Does looking good and feeling good have a correlation with an improved work ethic?
When freshman Bobby Guggino dressed well to class on Wednesday, his English teacher Aimee Scotto was impressed. He was not only actively participating in class, he also seemed to vibrate an aura of positivity and worth ethic about him. He told her that he and his friends had started dressing nice on Wednesdays to see if it brought any change to their school day.
The English teacher, who was inspired by this idea, recalls, “I really thought it was something.”
The next week, she challenged all of her 100-something students to do the same. The challenge was simple: dress nice on Wednesdays and extra credit points to class participation will be awarded.

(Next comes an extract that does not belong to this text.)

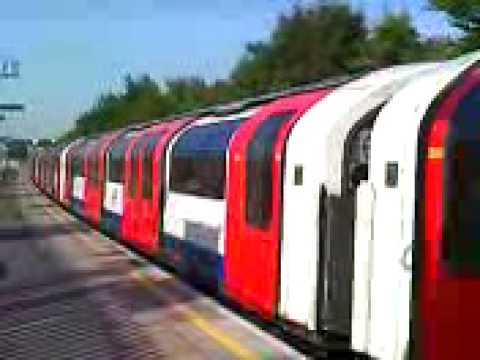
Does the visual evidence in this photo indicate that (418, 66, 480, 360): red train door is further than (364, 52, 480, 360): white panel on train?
No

What started off as a humble experiment has changed into Newfield’s little movement. Classmates, initially just anticipating the rarely given extra credit, encouraged each other and their friends to dress nice with them on the special day. Across the campus, sweats and tees were traded in for dresses and button-downs.
But what everyone found most amazing is how much it improved their “hump-day.” Scotto describes a student that rarely participated in class, raising his hands multiple times just the first Wednesday after her announcement. The participation boost that she had offered as extra credit was being earned by her students. In fact, students were more likely to participate when they felt better about themselves and their appearance … they felt better in their own skin.
As Scotto puts it, “Students felt more successful because they dressed more formal, and approached work in a more formal manner. Students were more studious and confident.”